Она как бы так уматно смотрела на меня.
— Я могу ошибаться, конечно, только мне кажется, что у вас кровь носом идет, — вдруг говорит ни с того ни с сего.
Я кивнул и вытащил платок.
— Снежком попали, — говорю. — Почти ледышка, знаете такие. — Может, я б и рассказал ей, что по-честному вышло, да только это долго. Но мне она понравилась. Я даже вроде как пожалел, что назвался ей Рудольфом Шмидтом. — Старина Эрни, — говорю. — Один из самых популярных парней в Пеней. Знаете, да?
— Нет, не знала.
Я кивнул.
— По-честному все как бы долго сперва его раскусывали. Он же забавный такой парень. Странный по-всякому, понимаете? Как вот я с ним познакомился. Я его когда увидел, думаю: вот сноб какой. Так и подумал. А он — нет. У него просто характер такой оригинальный, только через некоторое время привыкаешь.
Эта миссис Морроу ничего не сказала, но ух, вы бы ее видели. Она аж к месту приросла вся. Чью угодно штруню возьмите — им же только дай послушать про то, какой ферт у них сынок.
И тут я уже по-честному погнал туфту.
— Он вам про выборы рассказывал? — спрашиваю. — В классе?
Она головой покачала. Я ее просто как бы в транс ввел, точняк.

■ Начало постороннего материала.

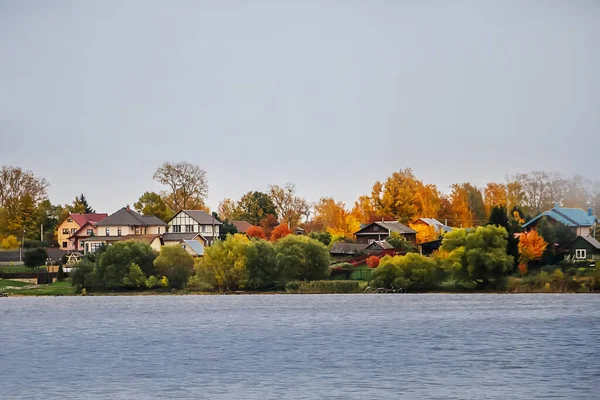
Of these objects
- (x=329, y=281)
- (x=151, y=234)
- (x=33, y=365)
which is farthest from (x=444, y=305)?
(x=151, y=234)

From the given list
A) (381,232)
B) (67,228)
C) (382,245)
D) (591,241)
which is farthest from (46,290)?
(591,241)

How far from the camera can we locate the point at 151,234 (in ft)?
481

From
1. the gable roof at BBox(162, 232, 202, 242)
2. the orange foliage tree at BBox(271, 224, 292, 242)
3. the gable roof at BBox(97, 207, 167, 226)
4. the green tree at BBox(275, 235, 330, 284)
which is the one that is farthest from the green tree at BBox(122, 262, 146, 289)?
the gable roof at BBox(97, 207, 167, 226)

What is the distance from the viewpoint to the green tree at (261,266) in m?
101

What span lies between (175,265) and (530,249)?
35.9 metres

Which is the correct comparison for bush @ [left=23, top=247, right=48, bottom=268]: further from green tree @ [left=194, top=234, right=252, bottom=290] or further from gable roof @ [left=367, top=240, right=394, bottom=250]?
gable roof @ [left=367, top=240, right=394, bottom=250]

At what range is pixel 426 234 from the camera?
13238 centimetres

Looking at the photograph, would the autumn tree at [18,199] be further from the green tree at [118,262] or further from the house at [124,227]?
the green tree at [118,262]

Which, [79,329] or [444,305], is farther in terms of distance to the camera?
[444,305]

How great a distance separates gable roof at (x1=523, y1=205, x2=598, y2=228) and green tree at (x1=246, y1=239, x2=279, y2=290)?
28130 millimetres

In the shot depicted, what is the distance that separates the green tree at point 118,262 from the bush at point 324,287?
1606 centimetres

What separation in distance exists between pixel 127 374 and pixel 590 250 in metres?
69.1

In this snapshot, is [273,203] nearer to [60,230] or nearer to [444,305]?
[60,230]

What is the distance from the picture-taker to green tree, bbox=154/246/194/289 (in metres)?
104
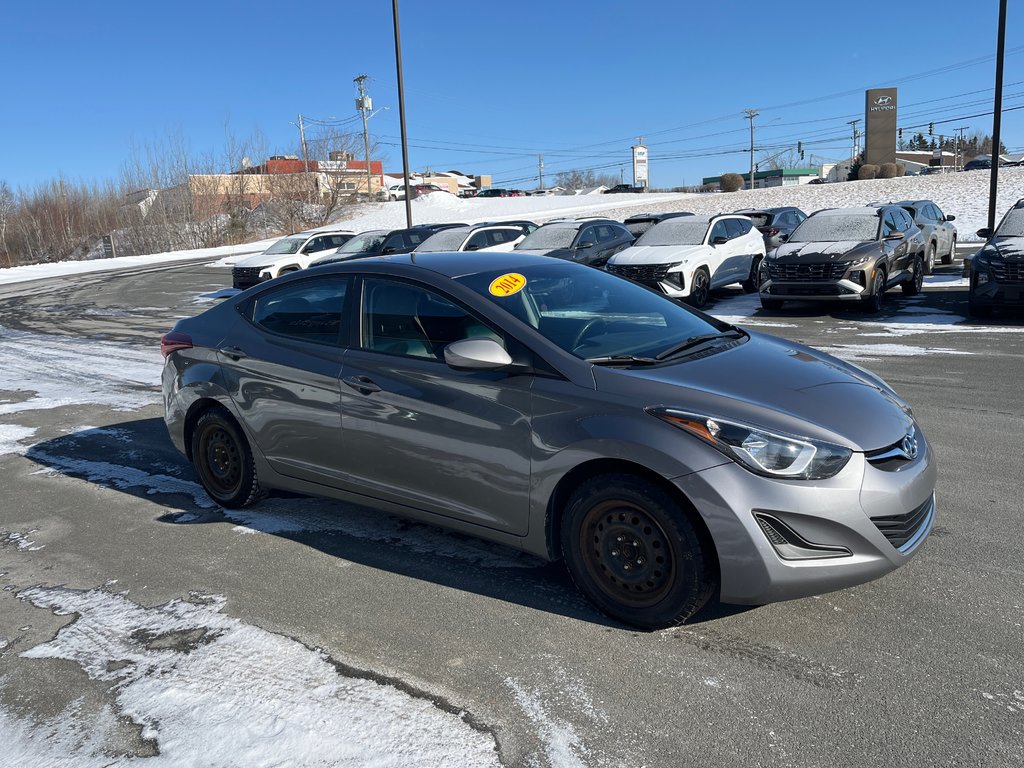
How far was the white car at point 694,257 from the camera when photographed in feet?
47.7

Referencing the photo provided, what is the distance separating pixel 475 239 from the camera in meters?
18.2

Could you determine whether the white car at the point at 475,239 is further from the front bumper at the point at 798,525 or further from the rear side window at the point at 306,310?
the front bumper at the point at 798,525

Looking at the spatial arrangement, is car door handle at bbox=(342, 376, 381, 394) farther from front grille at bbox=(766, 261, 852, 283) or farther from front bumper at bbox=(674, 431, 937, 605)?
front grille at bbox=(766, 261, 852, 283)

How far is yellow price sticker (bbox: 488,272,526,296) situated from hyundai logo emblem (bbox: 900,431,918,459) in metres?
1.92

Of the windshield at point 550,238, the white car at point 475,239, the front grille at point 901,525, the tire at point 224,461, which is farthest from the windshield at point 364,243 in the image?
the front grille at point 901,525

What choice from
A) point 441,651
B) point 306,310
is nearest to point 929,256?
point 306,310

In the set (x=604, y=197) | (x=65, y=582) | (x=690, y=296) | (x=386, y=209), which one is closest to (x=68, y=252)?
(x=386, y=209)

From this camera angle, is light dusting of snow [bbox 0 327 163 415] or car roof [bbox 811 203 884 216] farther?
car roof [bbox 811 203 884 216]

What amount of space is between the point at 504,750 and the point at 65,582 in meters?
2.80

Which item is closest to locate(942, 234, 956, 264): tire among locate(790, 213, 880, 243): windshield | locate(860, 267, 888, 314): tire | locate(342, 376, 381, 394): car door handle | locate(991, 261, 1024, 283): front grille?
locate(790, 213, 880, 243): windshield

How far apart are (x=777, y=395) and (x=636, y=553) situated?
90cm

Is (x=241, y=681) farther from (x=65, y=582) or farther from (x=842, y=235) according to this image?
(x=842, y=235)

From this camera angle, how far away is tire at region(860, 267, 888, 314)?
13.1 m

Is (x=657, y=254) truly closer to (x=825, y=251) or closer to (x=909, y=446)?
(x=825, y=251)
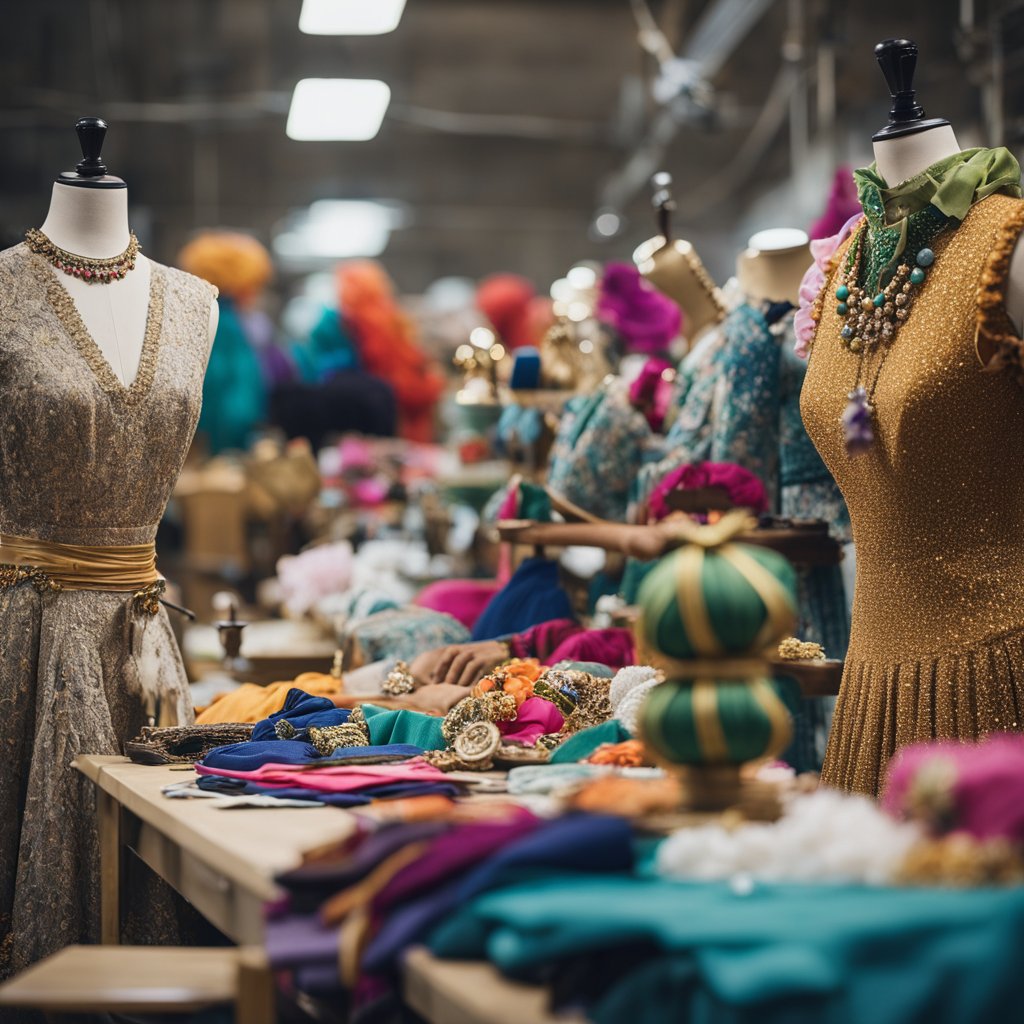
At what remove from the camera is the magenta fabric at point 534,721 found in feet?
7.52

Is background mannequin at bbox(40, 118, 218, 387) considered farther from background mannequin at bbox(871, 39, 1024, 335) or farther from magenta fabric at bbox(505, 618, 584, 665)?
background mannequin at bbox(871, 39, 1024, 335)

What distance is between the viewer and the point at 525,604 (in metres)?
3.27

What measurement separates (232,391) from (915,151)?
234 inches

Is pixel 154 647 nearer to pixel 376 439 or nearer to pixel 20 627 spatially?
pixel 20 627

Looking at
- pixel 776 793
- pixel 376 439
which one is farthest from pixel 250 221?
pixel 776 793

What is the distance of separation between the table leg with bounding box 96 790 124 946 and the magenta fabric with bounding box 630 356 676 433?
190 centimetres

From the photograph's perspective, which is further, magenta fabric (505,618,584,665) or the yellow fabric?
magenta fabric (505,618,584,665)

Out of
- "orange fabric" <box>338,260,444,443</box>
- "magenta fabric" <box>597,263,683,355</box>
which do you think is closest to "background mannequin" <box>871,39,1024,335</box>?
"magenta fabric" <box>597,263,683,355</box>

— В общем, мы с парнями хотели, чтобы старина Эрни был старостой класса. Ну то есть, единогласно выбрали. В смысле, он только один такой точняк бы справился, — говорю; ух как же я гнал. — А выбрали этого другого пацана, Гарри Фенсера. И почему его выбрали — одна только и простая причина, — потому что Эрни нам не дал себя выдвинуть. Потому что он такой, к черту, весь застенчивый и скромный, и всяко-разно. Отказался… Ух какой стеснительный. Вы бы поговорили с ним, что так нельзя, а? — Я посмотрел на нее. — Он вам об этом что, не рассказывал?
— Нет, не рассказывал.
Я кивнул:
— Вот вам Эрни. Не скажет нипочем. У него один недостаток — слишком робкий и скромный. Вы б повлияли на него, чтоб хоть изредка расслаблялся.
Тут в вагон контролер зашел, билет у этой миссис Морроу проверить, и я трепаться поэтому бросил. Но все равно хорошо, что потрепался. Ведь такие, как Морроу, кто мокрым полотенцем по жопе хлещет — специально, чтоб больно было, — они же крысы не только в детстве. Они на всю жизнь крысы. Но спорим, после этой моей туфты миссис Морроу станет считать его таким робким и скромным мальчиком, который не дал нам выдвинуть его старостой класса. Вполне. Поди угадай. Штруни в такой фигне не сильно петрят.
— А коктейля не желаете? — спрашиваю. Мне бы не помешал. — Можем в бар сходить. Ничего?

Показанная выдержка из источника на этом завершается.